Zu dieser Herausforderung kommt – für die europäische Ebene – die Konsequenz der europäischen Integration [ Europäischer Integrationsprozess ]. Die nach 1945 entwickelten sozialpartnerschaftlichen Muster wurden unter den Rahmenbedingungen von Nationalstaaten entwickelt. Die EU aber nimmt – allmählich – ihren Mitgliedstaaten Kompetenzen. Insb. der Europäische Binnenmarkt mit seinen Grundfreiheiten entzieht sich nationalstaatlicher Gestaltung. Eine mögliche Schlussfolgerung ist die Übertragung sozialpartnerschaftlicher Parameter auf die europäische Ebene. In Ansätzen ist dies auch schon geschehen – etwa in Form des Eurpäischen Wirtschafts- und Sozialausschusses als ein dauerhaft eingerichtetes Beratungsorgan innerhalb der Union.

Diese und andere Herausforderungen des v. a. im Europa der Jahrzehnte nach 1945 so erfolgreich beschrittenen Weges der S. werden v. a. von einem Megatrend verursacht: von der Globalisierung.

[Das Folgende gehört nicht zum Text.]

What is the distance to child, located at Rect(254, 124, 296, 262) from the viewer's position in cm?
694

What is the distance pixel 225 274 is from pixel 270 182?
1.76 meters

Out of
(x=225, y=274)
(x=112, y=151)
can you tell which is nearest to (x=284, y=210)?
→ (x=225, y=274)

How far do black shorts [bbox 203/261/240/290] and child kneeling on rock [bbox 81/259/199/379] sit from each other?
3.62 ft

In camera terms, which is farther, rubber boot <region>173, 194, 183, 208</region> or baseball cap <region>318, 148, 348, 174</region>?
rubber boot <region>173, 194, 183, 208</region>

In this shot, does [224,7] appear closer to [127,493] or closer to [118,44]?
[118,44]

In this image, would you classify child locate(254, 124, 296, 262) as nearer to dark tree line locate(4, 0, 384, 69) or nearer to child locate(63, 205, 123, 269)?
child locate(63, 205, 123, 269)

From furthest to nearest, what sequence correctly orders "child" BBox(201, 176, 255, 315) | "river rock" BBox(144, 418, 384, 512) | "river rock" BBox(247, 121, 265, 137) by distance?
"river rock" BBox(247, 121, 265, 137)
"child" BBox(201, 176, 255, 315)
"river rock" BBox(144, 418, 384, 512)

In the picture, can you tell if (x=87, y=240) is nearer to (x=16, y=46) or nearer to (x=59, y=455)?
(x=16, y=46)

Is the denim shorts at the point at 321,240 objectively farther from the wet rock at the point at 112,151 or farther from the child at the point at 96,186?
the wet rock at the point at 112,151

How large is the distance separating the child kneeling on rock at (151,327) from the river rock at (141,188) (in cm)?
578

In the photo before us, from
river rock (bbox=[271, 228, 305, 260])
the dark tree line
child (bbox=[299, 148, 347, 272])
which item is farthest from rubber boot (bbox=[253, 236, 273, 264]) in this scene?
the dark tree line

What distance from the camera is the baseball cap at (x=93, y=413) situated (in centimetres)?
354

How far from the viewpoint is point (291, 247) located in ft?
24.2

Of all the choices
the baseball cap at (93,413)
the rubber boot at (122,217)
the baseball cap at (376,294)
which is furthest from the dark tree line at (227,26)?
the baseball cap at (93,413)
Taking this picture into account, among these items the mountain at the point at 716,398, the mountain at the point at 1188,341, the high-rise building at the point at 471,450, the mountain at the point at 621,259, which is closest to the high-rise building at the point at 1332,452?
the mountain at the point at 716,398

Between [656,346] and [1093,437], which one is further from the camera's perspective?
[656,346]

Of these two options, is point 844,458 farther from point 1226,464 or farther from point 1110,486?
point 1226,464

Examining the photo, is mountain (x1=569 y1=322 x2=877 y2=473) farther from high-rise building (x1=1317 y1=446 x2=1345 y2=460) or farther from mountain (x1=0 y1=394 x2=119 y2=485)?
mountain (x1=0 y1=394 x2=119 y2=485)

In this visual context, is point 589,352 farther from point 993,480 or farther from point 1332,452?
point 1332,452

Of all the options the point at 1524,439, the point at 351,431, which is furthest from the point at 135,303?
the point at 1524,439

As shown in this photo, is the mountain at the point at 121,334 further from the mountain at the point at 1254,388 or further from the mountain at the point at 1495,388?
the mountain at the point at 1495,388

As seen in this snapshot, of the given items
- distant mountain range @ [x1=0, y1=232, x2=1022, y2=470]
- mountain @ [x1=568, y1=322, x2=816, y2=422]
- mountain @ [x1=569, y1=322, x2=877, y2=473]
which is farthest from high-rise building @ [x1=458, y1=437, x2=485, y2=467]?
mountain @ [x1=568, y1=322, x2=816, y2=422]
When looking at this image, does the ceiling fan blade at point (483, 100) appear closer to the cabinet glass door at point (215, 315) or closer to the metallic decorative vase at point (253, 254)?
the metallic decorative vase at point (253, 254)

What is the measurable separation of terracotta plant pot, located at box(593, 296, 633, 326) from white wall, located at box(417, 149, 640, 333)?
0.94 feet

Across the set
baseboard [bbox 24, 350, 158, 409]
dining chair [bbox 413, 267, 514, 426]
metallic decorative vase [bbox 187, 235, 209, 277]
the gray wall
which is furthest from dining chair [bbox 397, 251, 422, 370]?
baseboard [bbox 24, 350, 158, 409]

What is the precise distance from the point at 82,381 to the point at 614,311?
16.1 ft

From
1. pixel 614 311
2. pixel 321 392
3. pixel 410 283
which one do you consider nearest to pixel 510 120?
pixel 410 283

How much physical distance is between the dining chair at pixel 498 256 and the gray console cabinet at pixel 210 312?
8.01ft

Wenn die europäische Stahlindustrie im Wettbewerb mit einem indischen Stahlkonzern steht, wenn die europäische Schiffbauindustrie von der Entwicklung brasilianischer und südkoreanischer Kapazitäten bedroht ist, können solche Tendenzen kaum oder gar nicht in einem neokorporativen Tripartismus eingefangen werden. Wenn südostasiatische oder auch afrikanische Rahmenbedingungen dazu führen, dass global agierende Textilkonzerne Produktionsstätten aus Europa weg verlagern, hilft die Konfliktbereitschaft europäischer Gewerkschaften nicht: Ihr Gegenüber sind ja nicht mehr deutsche oder italienische Produzenten, die sozialpartnerschaftlich eingebunden die zentralen Interessen der Gewerkschaften aus Eigeninteresse berücksichtigen. Es ist diese Herausforderung, die das europäische Erfolgsmodell S. vor eine ungewisse Zukunft stellt.